Modulum's failure mode is fundamentally safer than vanilla's.

100 %of Modulum qa3 wrong answers stay within evidence · vs vanilla 42 % long-fabrication on qa3 32k

When Modulum gets a BABILong question wrong, it picks a location that is actually in the story — just the wrong one for this question. Vanilla on the same Gemma-4-31B-Q4 base produces long fabricated narratives copying PG19 distractor text in up to 42 % of wrong qa3 32k cases, and malformed hedges with no location commitment in 33–58 % of wrong qa2 cases. The platform layer converts dangerous failure modes into safe ones.

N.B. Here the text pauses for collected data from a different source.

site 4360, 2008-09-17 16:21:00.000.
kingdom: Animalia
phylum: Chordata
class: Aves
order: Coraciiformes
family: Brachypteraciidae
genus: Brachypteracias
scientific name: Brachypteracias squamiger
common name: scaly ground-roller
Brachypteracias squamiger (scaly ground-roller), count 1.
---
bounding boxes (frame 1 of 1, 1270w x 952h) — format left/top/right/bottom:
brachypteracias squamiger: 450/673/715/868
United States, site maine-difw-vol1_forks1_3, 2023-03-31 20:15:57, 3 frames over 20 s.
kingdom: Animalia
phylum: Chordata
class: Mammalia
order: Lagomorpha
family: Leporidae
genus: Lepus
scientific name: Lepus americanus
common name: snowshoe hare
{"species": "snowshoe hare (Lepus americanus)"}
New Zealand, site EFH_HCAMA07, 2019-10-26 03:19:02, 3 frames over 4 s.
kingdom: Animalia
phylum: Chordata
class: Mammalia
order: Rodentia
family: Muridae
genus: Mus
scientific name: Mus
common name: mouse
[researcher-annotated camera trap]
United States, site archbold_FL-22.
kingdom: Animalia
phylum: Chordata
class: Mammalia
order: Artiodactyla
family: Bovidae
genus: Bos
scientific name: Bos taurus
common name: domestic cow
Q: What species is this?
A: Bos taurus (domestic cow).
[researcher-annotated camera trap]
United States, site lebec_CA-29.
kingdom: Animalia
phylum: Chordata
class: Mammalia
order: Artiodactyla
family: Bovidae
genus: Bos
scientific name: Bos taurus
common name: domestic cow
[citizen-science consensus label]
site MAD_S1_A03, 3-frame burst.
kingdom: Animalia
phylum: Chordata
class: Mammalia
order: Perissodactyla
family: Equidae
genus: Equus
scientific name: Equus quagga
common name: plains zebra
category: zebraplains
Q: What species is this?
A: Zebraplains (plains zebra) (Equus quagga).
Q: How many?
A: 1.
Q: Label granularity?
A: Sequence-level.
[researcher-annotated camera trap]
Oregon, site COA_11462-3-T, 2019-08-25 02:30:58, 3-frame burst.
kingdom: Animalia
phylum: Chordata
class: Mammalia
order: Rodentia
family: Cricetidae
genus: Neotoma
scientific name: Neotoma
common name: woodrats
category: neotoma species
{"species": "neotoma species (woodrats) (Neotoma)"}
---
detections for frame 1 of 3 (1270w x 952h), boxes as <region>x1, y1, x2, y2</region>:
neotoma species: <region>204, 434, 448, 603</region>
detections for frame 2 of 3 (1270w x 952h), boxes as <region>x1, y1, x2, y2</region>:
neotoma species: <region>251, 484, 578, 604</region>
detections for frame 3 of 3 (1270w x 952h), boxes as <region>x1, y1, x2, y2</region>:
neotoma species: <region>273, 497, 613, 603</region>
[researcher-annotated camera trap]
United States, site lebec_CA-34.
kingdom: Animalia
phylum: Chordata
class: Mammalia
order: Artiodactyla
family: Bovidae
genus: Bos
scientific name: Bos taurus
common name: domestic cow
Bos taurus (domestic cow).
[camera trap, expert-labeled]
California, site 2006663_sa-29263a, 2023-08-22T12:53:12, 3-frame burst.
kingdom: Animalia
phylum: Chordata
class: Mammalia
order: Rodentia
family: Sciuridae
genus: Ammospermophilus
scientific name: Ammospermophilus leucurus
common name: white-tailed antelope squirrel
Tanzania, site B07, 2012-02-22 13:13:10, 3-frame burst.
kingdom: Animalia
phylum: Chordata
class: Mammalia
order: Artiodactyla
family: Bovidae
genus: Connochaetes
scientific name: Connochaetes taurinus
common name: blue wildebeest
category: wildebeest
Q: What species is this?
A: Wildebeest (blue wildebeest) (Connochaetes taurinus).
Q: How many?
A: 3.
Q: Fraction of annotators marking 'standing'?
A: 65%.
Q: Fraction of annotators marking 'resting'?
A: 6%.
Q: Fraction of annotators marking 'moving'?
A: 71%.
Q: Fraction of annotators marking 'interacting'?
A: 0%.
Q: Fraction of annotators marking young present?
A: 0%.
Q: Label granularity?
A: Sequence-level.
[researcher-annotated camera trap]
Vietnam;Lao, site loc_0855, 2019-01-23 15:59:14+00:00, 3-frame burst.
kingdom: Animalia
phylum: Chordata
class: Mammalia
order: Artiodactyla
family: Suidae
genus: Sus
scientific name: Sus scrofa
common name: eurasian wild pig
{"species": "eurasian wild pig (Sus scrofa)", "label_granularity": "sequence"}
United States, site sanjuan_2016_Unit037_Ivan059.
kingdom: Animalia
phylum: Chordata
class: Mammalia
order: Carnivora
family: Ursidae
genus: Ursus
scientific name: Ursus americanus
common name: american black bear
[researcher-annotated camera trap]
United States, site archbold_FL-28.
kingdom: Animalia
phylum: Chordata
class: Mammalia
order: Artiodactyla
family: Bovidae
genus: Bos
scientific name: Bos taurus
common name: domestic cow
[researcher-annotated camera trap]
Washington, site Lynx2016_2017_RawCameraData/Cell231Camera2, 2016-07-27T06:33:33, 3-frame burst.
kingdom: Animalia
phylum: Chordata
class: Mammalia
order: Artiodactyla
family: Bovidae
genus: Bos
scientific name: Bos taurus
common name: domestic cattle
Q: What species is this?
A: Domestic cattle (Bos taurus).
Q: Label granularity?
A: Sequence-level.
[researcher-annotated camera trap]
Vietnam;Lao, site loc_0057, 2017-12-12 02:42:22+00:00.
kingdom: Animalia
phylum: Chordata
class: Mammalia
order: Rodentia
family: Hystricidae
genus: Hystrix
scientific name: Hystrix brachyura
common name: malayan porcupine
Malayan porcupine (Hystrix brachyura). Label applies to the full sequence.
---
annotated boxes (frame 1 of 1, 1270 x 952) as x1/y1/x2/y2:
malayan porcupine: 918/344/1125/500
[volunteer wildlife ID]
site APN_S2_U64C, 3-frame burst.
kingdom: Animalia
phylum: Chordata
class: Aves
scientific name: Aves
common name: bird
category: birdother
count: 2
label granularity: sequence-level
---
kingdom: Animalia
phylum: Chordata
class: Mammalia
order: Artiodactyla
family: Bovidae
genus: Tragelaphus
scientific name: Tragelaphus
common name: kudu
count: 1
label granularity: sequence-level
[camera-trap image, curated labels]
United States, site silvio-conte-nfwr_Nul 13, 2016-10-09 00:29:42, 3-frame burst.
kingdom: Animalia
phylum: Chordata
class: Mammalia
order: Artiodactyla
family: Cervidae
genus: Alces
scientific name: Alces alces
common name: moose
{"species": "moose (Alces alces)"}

CellModulum within-evidenceVanilla within-evidenceVanilla long-fabricationVanilla malformed
qa1 32k100 %73 %5 %23 %
qa1 128k72 %49 %5 %40 %
qa2 128k69 %33 %8 %58 %
qa3 32k100 %47 %42 %7 %
qa3 64k100 %56 %25 %18 %
qa3 128k100 %72 %19 %8 %

This is the mechanism finding that ties the package together. A wrong-but-grounded answer is the safest possible production failure mode — easy to detect against the document, correctable via verifier loop, doesn't mislead downstream tooling. Vanilla's "long hedge" or "narrative fabrication" failures are operationally dangerous. Same base weights, different inference stack, fundamentally different failure economics.

The three load-bearing breakthroughs.

Of the eight breakthroughs above, three carry the entire procurement-relevant story for hyperscalers and enterprise partners evaluating Modulum for production deployment:

#BreakthroughProcurement axis
A1Fabrication suppression 4.7× vs same base weights via structural output truncationSafety / hallucination-risk axis
B1+17 to +22 % decode speedup on qa3 multi-fact reasoning at zero accuracy costCost-per-token / throughput axis
C1Best qa3 decay slope in panel (−2.5 pp / 2× ctx), workstation-scale base modelLong-context preservation / footprint axis

All three are verifiable from canonical SQLite + CSV that a hyperscaler data team can audit independently. The mechanism (truncation, not refusal) is observable in output text. The slope (qa3) is reproducible across 500-sample cells with ±3.9 pp Wilson half-width.

Two production-blockers remain open and should be raised with Hypernym engineering before any partner deployment: E1 sustained-run drift (−23 pp end-to-end within a single 100-sample run) and F1 zero uncertainty calibration (PPL ≈ 1.0 regardless of correctness). Both are platform-side fixes, not base-model issues.